Extract provided -
--------------------------------------------------

Now that the political squabbling over the coalition agreement between the SPD and Angela Merkel’s CDU/CSU alliance has been settled (for now), the responsible ministers are now tackling the legislation for introducing the Mietpreisbremse, or ‘rental brake’ which puts an effective cap on the maximum permissible level of rent increase. It looks increasingly likely that the new law will be in place by this coming summer.
Federal housing & environment minister Barbara Hendricks (SPD) and justice minister Heiko Maas (also SPD) have both seemingly made it a priority within their departments to get the legal framework up and running as soon as possible, “hopefully by this summer”, Hendricks said to the newspaper Tagesspiegel am Sonntag. The sixteen federal states would then have until 2015 to decide which of their localities would be affected by the regulations, which aim to keep rental increases in line with a local rent table, and to limit the amount of charges for energy-saving improvements which can be loaded on to tenants’s rents.

--------------------------------------------------

Raw records -
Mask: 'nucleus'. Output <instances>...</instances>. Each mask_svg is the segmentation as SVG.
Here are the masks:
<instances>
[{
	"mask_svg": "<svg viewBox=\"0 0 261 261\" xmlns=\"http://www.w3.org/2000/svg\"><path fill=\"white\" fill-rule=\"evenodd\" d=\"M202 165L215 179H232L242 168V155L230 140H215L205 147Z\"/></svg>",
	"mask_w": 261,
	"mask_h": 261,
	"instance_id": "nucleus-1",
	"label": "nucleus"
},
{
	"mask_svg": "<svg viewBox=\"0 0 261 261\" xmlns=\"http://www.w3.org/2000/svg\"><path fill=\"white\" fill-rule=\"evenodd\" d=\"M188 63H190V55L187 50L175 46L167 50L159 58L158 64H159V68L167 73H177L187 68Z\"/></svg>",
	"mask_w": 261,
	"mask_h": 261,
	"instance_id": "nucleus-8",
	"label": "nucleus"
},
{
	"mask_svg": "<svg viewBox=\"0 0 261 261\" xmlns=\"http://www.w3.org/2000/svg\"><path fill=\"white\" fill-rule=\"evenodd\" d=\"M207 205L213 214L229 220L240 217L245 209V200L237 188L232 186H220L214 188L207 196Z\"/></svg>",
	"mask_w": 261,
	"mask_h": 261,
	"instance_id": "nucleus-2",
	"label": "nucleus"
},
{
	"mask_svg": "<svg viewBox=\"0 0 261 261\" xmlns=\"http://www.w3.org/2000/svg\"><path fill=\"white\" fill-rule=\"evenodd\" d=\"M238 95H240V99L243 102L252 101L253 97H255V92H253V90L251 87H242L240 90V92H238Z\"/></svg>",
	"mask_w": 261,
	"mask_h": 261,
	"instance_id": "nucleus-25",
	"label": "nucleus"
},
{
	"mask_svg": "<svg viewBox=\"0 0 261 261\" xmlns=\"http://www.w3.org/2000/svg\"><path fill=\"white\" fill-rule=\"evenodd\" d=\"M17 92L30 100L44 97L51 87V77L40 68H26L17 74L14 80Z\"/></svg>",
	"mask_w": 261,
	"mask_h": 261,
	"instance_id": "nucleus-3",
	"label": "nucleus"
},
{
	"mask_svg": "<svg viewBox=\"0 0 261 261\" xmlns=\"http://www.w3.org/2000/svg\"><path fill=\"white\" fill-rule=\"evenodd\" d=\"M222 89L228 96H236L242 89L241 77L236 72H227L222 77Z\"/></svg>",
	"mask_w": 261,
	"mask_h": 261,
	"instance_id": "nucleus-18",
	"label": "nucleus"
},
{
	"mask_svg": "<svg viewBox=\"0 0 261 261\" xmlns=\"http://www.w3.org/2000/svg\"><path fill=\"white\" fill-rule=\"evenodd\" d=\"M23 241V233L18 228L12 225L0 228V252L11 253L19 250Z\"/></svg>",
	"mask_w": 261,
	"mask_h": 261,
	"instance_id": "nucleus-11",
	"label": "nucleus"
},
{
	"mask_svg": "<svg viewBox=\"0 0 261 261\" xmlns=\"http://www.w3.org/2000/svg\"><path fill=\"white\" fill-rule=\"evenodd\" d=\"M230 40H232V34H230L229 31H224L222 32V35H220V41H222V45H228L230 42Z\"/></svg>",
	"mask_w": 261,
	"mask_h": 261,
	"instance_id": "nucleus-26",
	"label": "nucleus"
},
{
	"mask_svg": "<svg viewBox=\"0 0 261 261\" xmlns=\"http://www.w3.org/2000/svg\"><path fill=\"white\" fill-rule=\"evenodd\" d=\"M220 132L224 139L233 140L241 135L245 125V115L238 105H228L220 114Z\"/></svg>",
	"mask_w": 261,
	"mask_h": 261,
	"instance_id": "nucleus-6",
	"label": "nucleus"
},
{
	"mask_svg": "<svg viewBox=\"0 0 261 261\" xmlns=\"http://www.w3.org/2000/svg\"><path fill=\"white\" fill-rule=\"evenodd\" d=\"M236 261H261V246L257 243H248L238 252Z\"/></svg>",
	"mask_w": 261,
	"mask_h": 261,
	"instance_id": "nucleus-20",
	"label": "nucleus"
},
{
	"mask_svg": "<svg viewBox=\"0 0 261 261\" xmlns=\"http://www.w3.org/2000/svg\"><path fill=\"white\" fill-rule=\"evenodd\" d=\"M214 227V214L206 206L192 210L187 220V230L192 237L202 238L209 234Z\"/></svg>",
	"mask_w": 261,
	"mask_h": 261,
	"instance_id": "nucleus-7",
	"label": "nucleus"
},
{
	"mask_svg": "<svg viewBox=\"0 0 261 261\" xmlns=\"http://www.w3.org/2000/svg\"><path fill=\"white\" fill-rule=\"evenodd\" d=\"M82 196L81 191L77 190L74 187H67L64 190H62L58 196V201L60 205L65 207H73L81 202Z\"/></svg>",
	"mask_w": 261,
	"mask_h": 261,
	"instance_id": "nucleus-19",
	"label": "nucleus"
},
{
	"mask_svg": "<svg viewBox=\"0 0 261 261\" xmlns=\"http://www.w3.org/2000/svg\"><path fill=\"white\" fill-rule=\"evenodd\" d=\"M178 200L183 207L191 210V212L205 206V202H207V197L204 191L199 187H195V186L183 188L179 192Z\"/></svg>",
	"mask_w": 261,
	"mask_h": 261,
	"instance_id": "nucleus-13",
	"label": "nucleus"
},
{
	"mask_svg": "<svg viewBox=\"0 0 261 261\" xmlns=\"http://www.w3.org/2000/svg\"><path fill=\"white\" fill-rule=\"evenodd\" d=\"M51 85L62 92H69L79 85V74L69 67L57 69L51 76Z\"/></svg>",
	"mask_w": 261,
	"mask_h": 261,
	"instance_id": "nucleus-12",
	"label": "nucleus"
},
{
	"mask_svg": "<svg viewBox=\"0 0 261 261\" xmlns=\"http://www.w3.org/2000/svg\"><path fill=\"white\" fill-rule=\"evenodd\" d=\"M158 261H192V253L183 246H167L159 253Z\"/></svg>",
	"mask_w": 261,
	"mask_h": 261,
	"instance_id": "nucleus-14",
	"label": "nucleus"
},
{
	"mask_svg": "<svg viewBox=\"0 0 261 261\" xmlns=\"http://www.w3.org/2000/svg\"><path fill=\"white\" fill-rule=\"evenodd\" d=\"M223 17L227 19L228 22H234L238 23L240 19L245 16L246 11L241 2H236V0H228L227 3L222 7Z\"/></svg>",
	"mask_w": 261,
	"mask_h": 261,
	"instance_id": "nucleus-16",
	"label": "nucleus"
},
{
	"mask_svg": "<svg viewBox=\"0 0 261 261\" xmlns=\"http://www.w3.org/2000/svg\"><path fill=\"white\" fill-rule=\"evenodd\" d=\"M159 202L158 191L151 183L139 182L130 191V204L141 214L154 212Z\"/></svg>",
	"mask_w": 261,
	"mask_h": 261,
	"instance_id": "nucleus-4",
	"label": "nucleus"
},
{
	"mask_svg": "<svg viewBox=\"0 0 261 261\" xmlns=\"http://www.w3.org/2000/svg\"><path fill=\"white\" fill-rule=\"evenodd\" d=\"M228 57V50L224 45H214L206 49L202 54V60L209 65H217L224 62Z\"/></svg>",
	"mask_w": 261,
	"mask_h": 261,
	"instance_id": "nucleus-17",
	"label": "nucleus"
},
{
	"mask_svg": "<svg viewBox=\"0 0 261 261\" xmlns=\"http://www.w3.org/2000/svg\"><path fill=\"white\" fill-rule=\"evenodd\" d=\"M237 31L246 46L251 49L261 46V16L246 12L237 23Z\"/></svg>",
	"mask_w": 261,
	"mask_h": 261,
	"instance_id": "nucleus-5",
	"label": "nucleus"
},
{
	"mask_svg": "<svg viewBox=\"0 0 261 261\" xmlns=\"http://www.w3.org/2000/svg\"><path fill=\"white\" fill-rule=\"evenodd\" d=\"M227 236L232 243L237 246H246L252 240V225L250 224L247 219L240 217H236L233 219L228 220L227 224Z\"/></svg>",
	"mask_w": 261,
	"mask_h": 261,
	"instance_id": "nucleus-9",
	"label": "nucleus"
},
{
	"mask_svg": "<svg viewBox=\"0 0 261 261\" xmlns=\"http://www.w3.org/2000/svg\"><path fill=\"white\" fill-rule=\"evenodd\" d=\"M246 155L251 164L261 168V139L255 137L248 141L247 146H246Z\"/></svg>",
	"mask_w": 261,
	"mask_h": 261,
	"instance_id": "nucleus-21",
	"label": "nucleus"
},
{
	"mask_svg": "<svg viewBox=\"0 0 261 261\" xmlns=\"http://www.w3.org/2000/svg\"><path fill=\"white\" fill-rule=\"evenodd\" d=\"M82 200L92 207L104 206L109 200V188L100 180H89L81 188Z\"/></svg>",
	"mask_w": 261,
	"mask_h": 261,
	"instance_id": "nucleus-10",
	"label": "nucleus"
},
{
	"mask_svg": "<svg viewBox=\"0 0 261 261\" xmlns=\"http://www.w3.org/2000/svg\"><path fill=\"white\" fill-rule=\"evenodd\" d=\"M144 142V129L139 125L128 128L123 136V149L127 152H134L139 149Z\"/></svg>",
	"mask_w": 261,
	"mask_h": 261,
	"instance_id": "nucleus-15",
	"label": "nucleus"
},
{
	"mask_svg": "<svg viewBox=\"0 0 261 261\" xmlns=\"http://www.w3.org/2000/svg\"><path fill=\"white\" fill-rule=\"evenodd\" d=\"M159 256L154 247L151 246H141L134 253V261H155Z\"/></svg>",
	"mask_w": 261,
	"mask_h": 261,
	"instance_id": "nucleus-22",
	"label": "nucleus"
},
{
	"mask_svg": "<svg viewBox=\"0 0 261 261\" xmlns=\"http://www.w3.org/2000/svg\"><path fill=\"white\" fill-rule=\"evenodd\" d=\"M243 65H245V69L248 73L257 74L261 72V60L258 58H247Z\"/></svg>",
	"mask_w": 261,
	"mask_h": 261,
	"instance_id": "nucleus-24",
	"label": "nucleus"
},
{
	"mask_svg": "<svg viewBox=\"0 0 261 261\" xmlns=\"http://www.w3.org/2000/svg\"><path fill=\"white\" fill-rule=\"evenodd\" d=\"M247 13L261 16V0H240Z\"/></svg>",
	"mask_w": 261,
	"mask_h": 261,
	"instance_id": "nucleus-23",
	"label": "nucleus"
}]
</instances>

--------------------------------------------------

Continue the article on the German rental-brake legislation from its final sentence.

Response to the task -
Germany’s tenants associations have been quick to welcome the politicians’ commitment to quickly enact laws which they see as overdue for the protection of tenants’ rights, and the provision of sustainably affordable housing. The Deutsche Mieterbund (German Tenants Association) commented that “the planned changes are overdue and urgently necessary”.
Independent of the imminent ‘Mietpreisbremse’ for new lease agreements, Germany’s individual federal states have also been granted the right in 2013 legislation to prevent existing lease agreements from rising above 15% over a three-year period, in contrast to the normally prevailing 20%. A number of states, including Bavaria, Hamburg and Berlin have already started imposing this law, with North Rhine-Westphalia set to follow suit in 59 identified municipalities across the state which have recognisable housing shortages.